Sandy Hook Lighthouse, NJ
When the American Revolution began in 1775, there were eleven lighthouses on the coasts of the original thirteen colonies. These lighthouses became targets of control for both armies in order to control the shipping lanes.
The very first lighthouse in the country while under British control was Boston Light, built in 1716 by the Massachusetts Bay Colony. Other colonies followed suit and also built and operated lighthouses as aids to navigation and commerce.
In 1764, at the entrance to New York Harbor, the 103-foot Sandy Hook lighthouse was built.
But in March of 1776, fear of a British invasion of New York City spurred the Congress of New York to order the Continental Army to extinguish the Sandy Hook beacon and remove its lens. Major William Malcolm and his troops succeeded in making the light inoperable, thus thwarting the tower’s use for the enemy.
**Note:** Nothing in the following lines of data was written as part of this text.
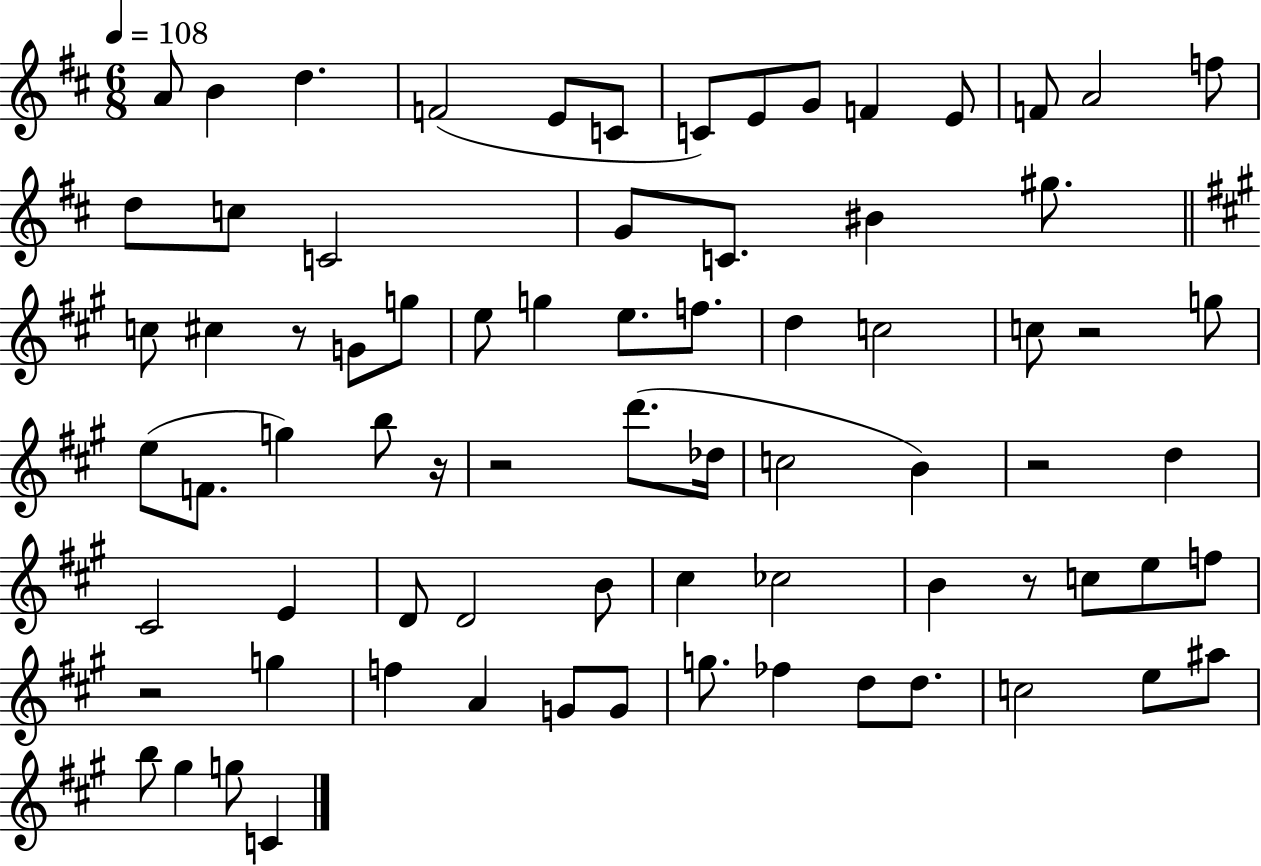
A4/e B4/q D5/q. F4/h E4/e C4/e C4/e E4/e G4/e F4/q E4/e F4/e A4/h F5/e D5/e C5/e C4/h G4/e C4/e. BIS4/q G#5/e. C5/e C#5/q R/e G4/e G5/e E5/e G5/q E5/e. F5/e. D5/q C5/h C5/e R/h G5/e E5/e F4/e. G5/q B5/e R/s R/h D6/e. Db5/s C5/h B4/q R/h D5/q C#4/h E4/q D4/e D4/h B4/e C#5/q CES5/h B4/q R/e C5/e E5/e F5/e R/h G5/q F5/q A4/q G4/e G4/e G5/e. FES5/q D5/e D5/e. C5/h E5/e A#5/e B5/e G#5/q G5/e C4/q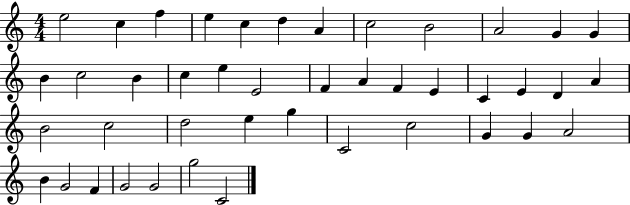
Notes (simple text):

E5/h C5/q F5/q E5/q C5/q D5/q A4/q C5/h B4/h A4/h G4/q G4/q B4/q C5/h B4/q C5/q E5/q E4/h F4/q A4/q F4/q E4/q C4/q E4/q D4/q A4/q B4/h C5/h D5/h E5/q G5/q C4/h C5/h G4/q G4/q A4/h B4/q G4/h F4/q G4/h G4/h G5/h C4/h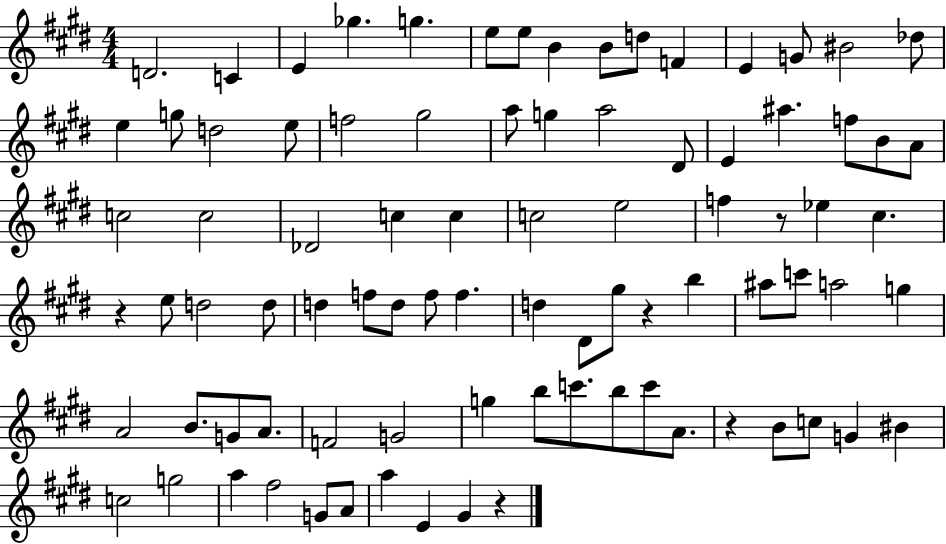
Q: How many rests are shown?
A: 5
However, three months later, British troops had regained control of the tower, rigging a replacement lens to project a beacon for British ships. U.S. sailors retaliated by bombarding the tower in an attempt to extinguish the light again.
Although the light remained in British hands, the tower survived the bombardment and still stands today, bearing evidence of its injuries during the onslaught.
The Boston Light, however, didn’t survive the Revolution. The same month of the Sandy Hook battle, British troops blew up Boston Light. In fact, none of the other remaining nine lighthouses still survive.